A generic pipeline for converting tabular data into rdf data cubes
Eclipse Public License 1.0
14 stars 4 forks source link

Configure column order #36

Open Robsteranium opened 6 years ago

Robsteranium commented 6 years ago

The order of columns in observations input data affects the order in which slugs are inserted into URIs. This means that 2 spreadsheets having different column orders could lead to 2 different URIs for the same observation. We need to make sure that the column order is consistent to avoid partial uploads (e.g. initial insert then subsequent update) creating duplicates.

In the past we have stored the initial order of the upload using the qb:order property of the component spec (this was then later retrieved to enable the re-ordering of subsequent uploads).

In this case we could define this by configuration - e.g. the order the columns are specified in the columns.csv. Once we store the configuration in the database (#21) this would need to be recorded as an explicit column order property.

This configuration would be used to reorder the columns before passing to csv2rdf. We could also create e.g. <compspec1> qb:order 1 triples.

RickMoynihan commented 6 years ago

Added test for this in this PR on ONS:

https://github.com/ONS-OpenData/GDP-vocabs/pull/1

ajtucker commented 6 years ago

I refactored the tests to a separate repo, https://github.com/ONS-OpenData/GDP-tests. Would you be able to add it there?

Robsteranium commented 4 years ago

We've since seen table2qb being used quite often with a different columns-csv for each cube. Without a global columns configuration it wouldn't be possible to have a global ordering of columns.

Indeed it may make more sense anyway to let the qb:order of component-specs be determined by the order columns appear in the input csv.

As above, this means that we would need to provide validation within the database to ensure that partial uploads of a cube were consistent. We could check that each component-spec had only one value of qb:order and this would guarantee consistency of observation URIs, at least for the default template (all bets are off if these are reconfigured #125).

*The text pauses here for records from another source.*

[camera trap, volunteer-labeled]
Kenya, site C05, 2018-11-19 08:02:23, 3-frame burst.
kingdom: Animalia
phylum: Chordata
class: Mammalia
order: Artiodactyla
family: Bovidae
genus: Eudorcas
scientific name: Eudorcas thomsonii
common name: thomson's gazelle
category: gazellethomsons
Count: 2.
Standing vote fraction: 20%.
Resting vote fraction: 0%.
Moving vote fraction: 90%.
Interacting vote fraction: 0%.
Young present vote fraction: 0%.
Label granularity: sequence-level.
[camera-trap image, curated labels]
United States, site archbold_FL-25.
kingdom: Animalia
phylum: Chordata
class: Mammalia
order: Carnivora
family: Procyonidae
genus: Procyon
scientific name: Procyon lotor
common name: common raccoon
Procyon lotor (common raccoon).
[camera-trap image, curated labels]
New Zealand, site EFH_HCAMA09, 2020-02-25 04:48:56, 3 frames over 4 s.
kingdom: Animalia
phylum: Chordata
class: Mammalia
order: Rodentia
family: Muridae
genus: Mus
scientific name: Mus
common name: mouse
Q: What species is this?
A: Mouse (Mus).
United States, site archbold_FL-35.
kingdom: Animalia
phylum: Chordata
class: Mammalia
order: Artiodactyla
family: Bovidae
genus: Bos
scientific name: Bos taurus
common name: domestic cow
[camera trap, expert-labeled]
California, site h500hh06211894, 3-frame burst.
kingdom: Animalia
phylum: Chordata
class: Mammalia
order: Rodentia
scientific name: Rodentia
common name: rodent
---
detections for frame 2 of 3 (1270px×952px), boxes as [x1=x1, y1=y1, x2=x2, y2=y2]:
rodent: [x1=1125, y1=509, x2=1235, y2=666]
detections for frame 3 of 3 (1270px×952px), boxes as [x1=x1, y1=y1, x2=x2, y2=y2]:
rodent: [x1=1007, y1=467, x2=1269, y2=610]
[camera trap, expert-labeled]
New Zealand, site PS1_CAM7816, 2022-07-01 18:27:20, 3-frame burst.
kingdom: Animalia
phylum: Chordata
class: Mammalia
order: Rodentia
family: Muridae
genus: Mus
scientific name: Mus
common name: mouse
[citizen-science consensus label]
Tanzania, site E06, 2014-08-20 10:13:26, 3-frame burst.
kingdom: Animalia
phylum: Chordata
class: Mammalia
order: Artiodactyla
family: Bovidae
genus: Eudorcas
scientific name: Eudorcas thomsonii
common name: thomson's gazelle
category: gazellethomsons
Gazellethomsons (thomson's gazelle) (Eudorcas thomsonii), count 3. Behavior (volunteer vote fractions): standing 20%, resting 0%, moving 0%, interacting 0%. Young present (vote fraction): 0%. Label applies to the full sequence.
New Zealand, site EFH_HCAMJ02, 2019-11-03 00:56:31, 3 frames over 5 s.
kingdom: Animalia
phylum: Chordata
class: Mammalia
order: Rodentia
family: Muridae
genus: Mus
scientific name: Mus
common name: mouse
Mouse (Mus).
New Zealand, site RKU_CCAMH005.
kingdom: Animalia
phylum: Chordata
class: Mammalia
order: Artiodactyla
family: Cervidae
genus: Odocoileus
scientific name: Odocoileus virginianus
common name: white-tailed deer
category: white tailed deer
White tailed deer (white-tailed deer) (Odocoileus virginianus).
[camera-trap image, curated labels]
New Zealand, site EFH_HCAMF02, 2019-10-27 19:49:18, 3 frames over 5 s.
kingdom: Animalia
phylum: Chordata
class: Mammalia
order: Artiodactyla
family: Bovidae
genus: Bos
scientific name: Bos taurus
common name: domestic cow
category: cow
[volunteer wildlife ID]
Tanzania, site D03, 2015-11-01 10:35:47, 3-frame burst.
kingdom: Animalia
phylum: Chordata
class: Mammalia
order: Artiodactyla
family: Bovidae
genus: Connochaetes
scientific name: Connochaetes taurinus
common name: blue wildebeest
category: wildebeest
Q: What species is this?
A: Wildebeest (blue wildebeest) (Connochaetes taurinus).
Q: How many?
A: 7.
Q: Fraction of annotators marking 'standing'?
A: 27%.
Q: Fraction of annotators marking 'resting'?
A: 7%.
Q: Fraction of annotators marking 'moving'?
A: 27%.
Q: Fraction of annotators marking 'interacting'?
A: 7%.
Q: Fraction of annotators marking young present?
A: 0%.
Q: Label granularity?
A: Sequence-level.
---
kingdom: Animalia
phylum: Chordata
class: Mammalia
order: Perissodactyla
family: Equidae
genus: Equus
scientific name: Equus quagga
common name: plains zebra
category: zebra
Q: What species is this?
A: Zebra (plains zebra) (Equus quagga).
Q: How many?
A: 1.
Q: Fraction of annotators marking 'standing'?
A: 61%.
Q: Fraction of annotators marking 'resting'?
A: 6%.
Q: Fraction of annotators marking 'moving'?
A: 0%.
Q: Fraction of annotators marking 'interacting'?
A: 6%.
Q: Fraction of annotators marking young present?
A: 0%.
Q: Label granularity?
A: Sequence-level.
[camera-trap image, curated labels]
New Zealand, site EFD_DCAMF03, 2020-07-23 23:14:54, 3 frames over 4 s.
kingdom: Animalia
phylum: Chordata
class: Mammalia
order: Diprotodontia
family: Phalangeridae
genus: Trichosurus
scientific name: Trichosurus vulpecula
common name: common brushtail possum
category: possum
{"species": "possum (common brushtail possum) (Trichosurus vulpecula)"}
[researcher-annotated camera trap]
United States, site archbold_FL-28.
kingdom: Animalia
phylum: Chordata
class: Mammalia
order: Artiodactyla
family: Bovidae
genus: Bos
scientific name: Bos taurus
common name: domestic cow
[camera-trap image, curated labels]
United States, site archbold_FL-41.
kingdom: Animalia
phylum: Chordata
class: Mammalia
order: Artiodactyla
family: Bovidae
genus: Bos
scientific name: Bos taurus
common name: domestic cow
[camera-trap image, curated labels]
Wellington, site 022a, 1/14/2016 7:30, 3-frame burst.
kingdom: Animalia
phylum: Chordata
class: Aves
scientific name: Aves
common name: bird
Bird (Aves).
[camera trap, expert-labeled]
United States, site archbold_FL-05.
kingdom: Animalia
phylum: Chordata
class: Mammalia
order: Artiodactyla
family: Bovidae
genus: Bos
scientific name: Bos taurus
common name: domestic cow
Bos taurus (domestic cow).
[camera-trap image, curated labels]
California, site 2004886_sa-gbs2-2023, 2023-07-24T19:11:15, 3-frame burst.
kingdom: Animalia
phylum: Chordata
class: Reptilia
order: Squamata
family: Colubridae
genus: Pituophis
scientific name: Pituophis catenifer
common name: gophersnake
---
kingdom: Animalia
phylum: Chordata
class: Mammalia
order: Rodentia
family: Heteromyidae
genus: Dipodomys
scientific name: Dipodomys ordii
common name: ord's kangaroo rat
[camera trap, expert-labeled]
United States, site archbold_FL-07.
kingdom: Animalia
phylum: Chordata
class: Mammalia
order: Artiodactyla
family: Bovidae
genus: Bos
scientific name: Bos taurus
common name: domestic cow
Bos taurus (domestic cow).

It would be possible for downstream applications like ons-table2qb that wrap table2qb to be more permissive. These applications could query the database to retrieve the order of an existing cube from it's DSD, then re-order the observation csv before passing it to table2qb. This is how sns-graft works: the first upload sets the precedent for the component order and subsequent uploads are pre-processed to match this.